Home News Greece Astronomers Developed Eclipse Predicting computer 2,000 Years Ago

Greece Astronomers Developed Eclipse Predicting computer 2,000 Years Ago

More than twenty centuries before the incident of the keenly awaited ‘Great American Solar Eclipse,’ which is going to darken the skies over the United States on 21st August, ancient Greece astronomers had reportedly developed their own “supercomputer” for predicting the eclipses. Named as ‘Antikythera Mechanism,’ the supercomputer was discovered in by a group of sponge divers in 1990 from the island of Antikythera. The divers, when sheltered in the island during a storm, unearthed the wreckage of the supercomputer and later, when an archaeological expedition conducted, the remaining of the computer was confirmed to date back approximately 2,000 years.

Computer 2

The primitive computer consisted of a mechanism which is equal to the size of a shoebox and enclosed with dials. The computer was also found to be integrated with nearly 30 tools, configured of bronze. The machine was initially unearthed in dozens of pieces. But after examining all of the pieces, the researchers realized that it was a computational instrument which used to allow the Greeks to identify eclipses as well as other important astronomical phenomena.

According to a study published in the journal Almagest, back in 2016, scientists used 3D imaging technology for studying the instructions, written on the gearbox, highlighting the operating method of the computer. As shown in the instructions, the oddball could be switched on for calculating the positions of the planets and stars during the future lunar and solar eclipses, letting the user to precisely forecast the timeline of the eclipses.

Computer 1

Moreover, the computer was also a complicated-enough mechanism to understand what type of eclipse is going to happen i.e. partial or total eclipse to an accurate degree. The hand-cranked machine is expected to have allowed the ancient Greek astronomers and scientists to figure out the location of the moon, sun, planets, and stars and determining the status of eclipses which later attached to their calendar.

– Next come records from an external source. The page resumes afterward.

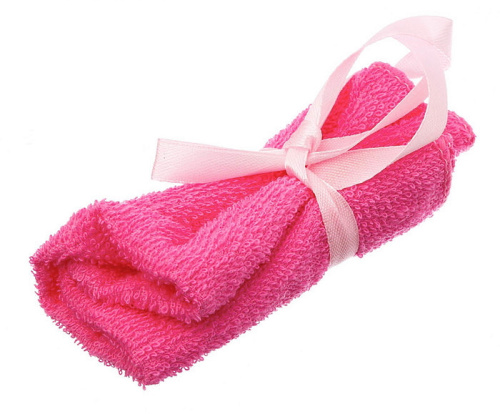 Набор из мыльных лепестков и полотенца Я тебя люблю фото 4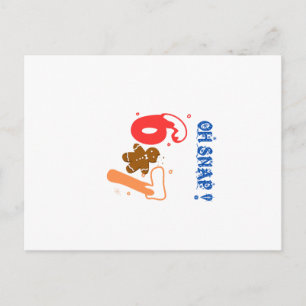 Oj Aj Gingerbread 67 Vykort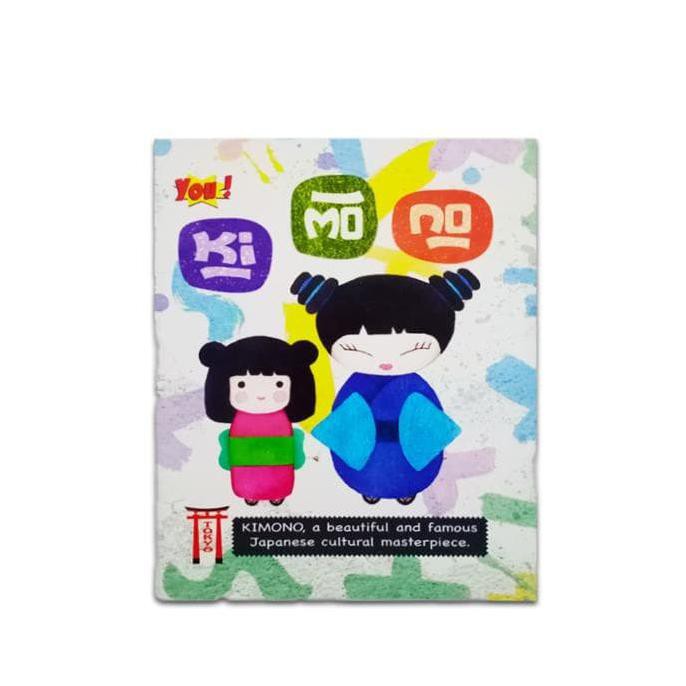 

off-87 buku tulis kimono buku catatan kecil sidu perlengkapan sekolah sry77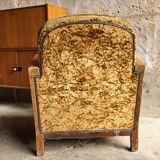 Art deco club armchair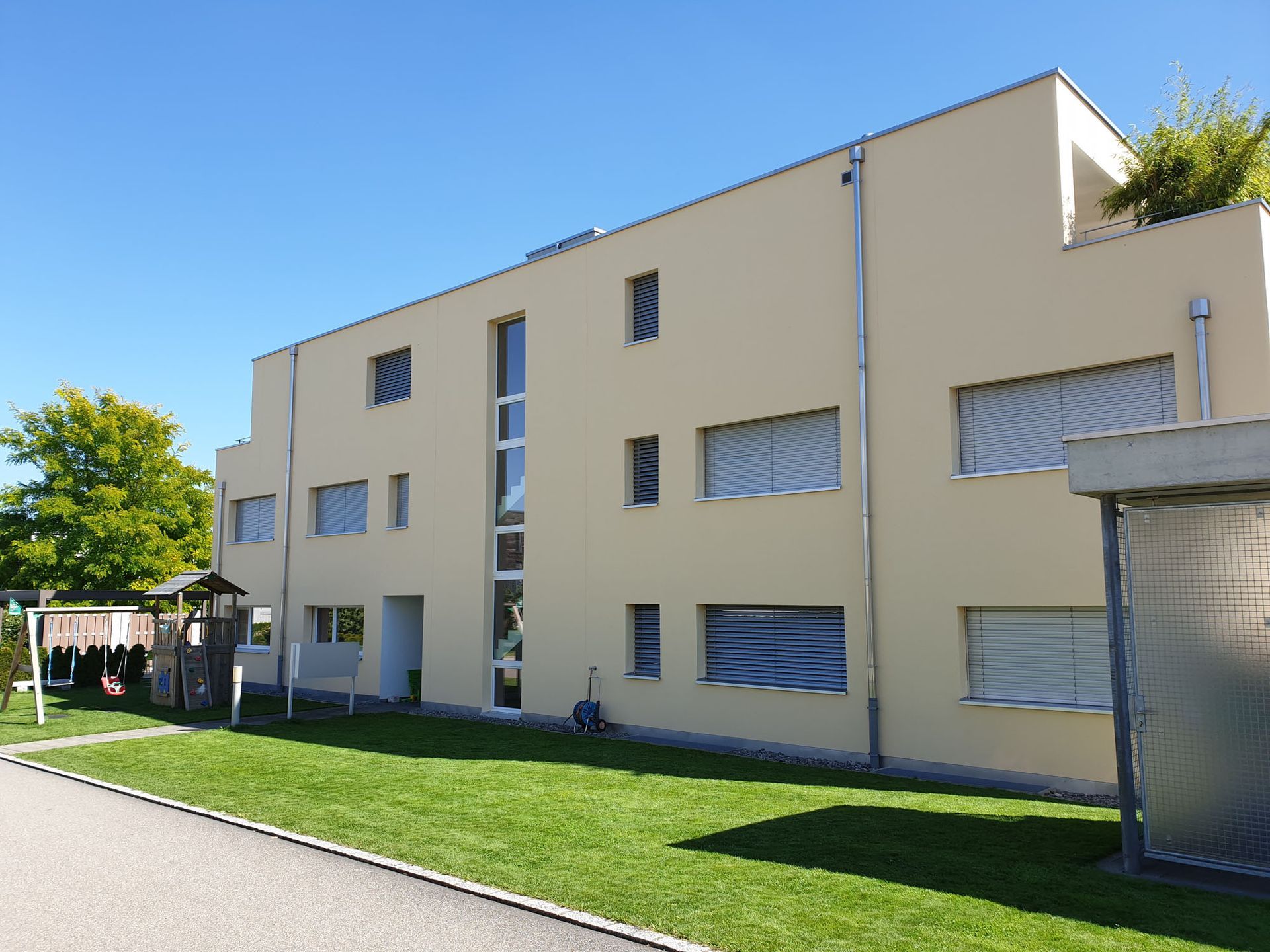 Renovation Malerarbeiten - Maler Habermacher AG in Sursee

As revealed by Alexander Jones, a professor of the history of science at New York University, “The new instructions found on the computer have revealed that the front panel of the gearbox featured a zodiac chart which showcased the movements of planets through various constellations.”

Though the importance of eclipses in Greek culture is still poorly understood, the discovery of the 2000-years old supercomputer has pinpointed several possibilities.